In the United States, New Year’s Day is the climax and the end of the Christmas holidays while in Italy we have an extra bonus – so to speak – of about a week. On January 6 we celebrate the Epiphany, a Christian celebration that symbolizes the Three Kings’ arrival to the Baby Jesus’ manger, and that only recently has been officially recognized as a national holiday. But also and above all, this day has a folkloristic and typically Italian aspect as we celebrate the arrival of the Befana, an extra opportunity for children to receive more presents and an extra day off for the adults.

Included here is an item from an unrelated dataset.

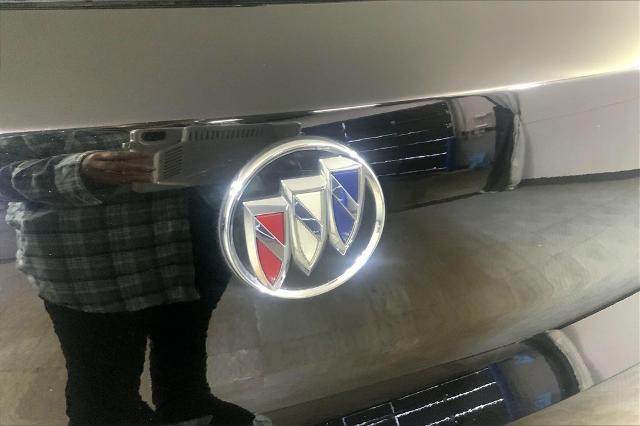 2022 Buick Encore GX Vehicle Photo in Lees Summit, MO 64086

Many of our holidays have a rural origin and are rooted in our traditions as a merger between Christian and folk elements. So is the Befana. Historically, the twelfth night after Christmas, i.e. after the winter solstice, was celebrated as the death and rebirth of nature. We have to go back to the ancient Romans who believed that during these twelve nights imaginative female figures lead by Diana, Goddess of the Moon and linked to Nature and crops, would fly on newly sown fields to foster future crops. Some others thought it was a mysterious deity called Satia (from the Latin satiaetas, satiety) or Abundia (abundance) leading them. The Church condemned such beliefs with extreme rigor, calling them the result of the Devil’s work and thus influencing, even more, the people’s imaginary who continued to believe that these nocturnal wanderings really took place according to Satanic rites. These gave rise to many evil/good overlapped personifications that resulted, in the middle ages, in our Epiphany whose term Befana is a corruption of it.

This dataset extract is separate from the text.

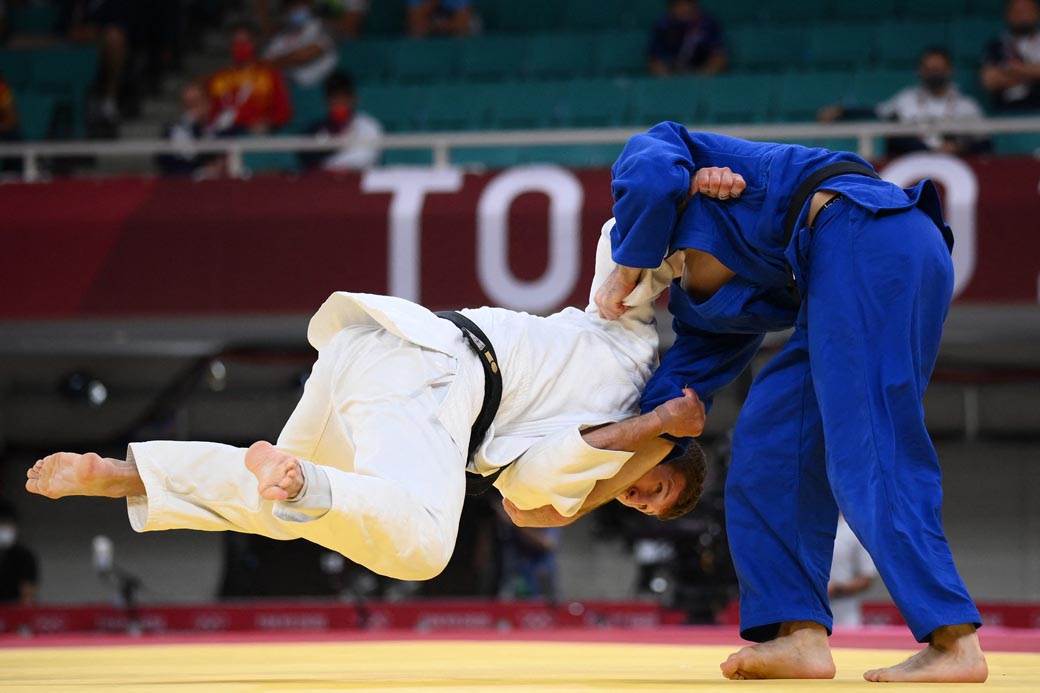  nemanja majdov završio učešće na olimpijskim igrama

She is an old fairy/witch who brings gifts to the good children in remembrance of those offered to the infant Jesus by the Three Kings on the night between the 5th and 6th of January. She is good-natured, not feared at all by the children, who actually await her arrival just like they do with Babbo Natale (Santa Claus). Well, maybe not so anxiously, as what she carries in her canvas bag is not as exciting. Her appearance is not as thrilling either: she is a scrawny old lady with a beak-like nose, wearing a dark and broad skirt with an apron with pockets, a shawl covering her back and head, and a pair of worn-out slippers; all this enlivened by numerous colored patches. She flies over rooftops riding a broom, in her old patched-up canvas sack she carries candy stockings which she leaves hanging from the fireplace or under the beds. In Italy, many parents still like to stuff the very children socks with goodies and small presents. But not all that she brings is good. If a child has been naughty she’ll leave in their socks some coal too. In Tuscany, besides coal, the Befana likes to leave garlic, onions, and walnuts – the latter considered not of delicacy anymore by today’s kids – as a playful punishment for naughty behavior.
There are those who argue that she is old and ugly because she represents nature now stripping from the old and coming alive again; some others say she actually embodies the old year now worn and bears the new one with it whilst fading away. Her tattered look symbolizes our past sorrows, thus turning her into a sacrificial figure. Indeed Mother Nature, tired after donating all his energies during the year, appears in the form of an old benevolent witch. Now, mother nature is ready to be burned as a branch, so that it can be reborn from the ashes. Before perishing, the Befana distributes gifts and sweets to everyone. These are the good seeds that will sprout the following year. During this time, in many regions of Italy, purifying rites are performed; huge fires are lit in the countryside to drive the evil forces from the fields, and similarly, on the night between January 5th and 6th in many Italian Piazzas a big bonfire is erected and straw puppets in the shape of an old witch are burned as a propitiatory rite with the hope of a prosperous and successful year.